Mitchell sobbed and looked into the nurse’s accepting eyes. “I should have stopped the car right then, turned around, seen to my friends. But the only thing that seemed to matter was that poor woman’s safety.”

“She was scared and traumatized. You did the right thing in bringing her to the hospital.” The nurse laid a hand against his chest until he fell asleep.

On that snowy afternoon in Theo’s office, he felt the remembered weight of that hand over his heart and wondered anew what leads some to love and others to miss it altogether. The runaway girl snuck out of the hospital before dawn without a trace, her name an alias, her destination unknown.

One of the policemen told him so. It had taken hours to convince them that his friends had gone missing in the night, but they finally agreed to accompany him back to the farm the following morning to take a look around, ask a few questions.

An older man answered the door, and one of the policemen introduced himself and Dr. Mitchell and explained the reason for their visit. When they shook hands, Mitchell felt the tensile strength in his grip, the rough calluses in his palm. The fellow spoke with a Quebecois accent and seemed put out by the intrusion on his privacy. “You mean to say that your friends actually broke into the barn to see the puppets? Whatever for? You can come by anytime and have a look around for yourself.”

“Did you notice anything unusual last night?” the policeman asked. “Any signs of disturbance?”
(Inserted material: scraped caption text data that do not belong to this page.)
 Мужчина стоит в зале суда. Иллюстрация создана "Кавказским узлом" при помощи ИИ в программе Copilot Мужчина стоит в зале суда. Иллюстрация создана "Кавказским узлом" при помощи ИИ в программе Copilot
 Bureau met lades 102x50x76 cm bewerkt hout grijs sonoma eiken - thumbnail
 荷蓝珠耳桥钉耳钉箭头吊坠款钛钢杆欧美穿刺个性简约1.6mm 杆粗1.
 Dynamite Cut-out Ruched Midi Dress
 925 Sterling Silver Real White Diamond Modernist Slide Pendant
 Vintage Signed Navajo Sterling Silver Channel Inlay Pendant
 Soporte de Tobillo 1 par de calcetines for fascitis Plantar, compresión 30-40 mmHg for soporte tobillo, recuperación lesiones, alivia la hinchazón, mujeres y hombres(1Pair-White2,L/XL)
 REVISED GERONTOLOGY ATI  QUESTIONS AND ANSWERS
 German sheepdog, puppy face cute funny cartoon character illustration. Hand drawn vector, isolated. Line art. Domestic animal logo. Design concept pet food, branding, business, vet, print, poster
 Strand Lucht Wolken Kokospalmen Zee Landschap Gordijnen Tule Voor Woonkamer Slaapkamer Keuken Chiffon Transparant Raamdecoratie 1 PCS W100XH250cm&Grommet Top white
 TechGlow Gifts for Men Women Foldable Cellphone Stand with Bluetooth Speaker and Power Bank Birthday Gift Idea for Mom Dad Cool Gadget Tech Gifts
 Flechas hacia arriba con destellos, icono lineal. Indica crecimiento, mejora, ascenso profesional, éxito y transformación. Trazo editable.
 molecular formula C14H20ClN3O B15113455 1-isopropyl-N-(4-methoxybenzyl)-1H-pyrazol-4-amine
A booming bark came from the back of the house. “Tais-toi! Quiet! That dog, he sees and hears everything,” the Québec man said. “If your friends were here, he would have howled his fool head off.”

The policeman looked anxiously around the edge of the door for the dog. “And you were here all alone last night?”

“My wife, just the two of us. She is out shopping at the moment.”

Mitchell asked, “Not a blond-haired boy and a tall redheaded girl?”

“Ah, we have some help in the summer, but we are closed for the season. I can show you around if you like, but it is dead as can be.”

The man fetched his coat, and they walked toward the puppet museum. He asked Mitchell, “So, you are a doctor?”

“A Ph.D. in the classics. I teach Latin and Greek.”

“The great myths,” the Quebecois said. “I have a treat in store for you.”

They went into the barn and turned left, past the stalls, and went room by room with the quiet and uncanny dolls, neat and undiminished. Some looked as if they had been positioned and forgotten about for years. Dust covered their paper heads and gathered in the seams and wrinkles of their painted faces and hands. He led them past exhibits from children’s shows, Japanese bunraku, and fairy tales to a short flight of stairs into the barn’s great loft. Puppets crowded every available space, standing shoulder to shoulder and arranged to the rafters, great giant effigies intermixed with tiny marionettes. The puppeteer led Mitchell to the wall adjoining the silo where two new boards had been nailed in place next to the weathered gray wood.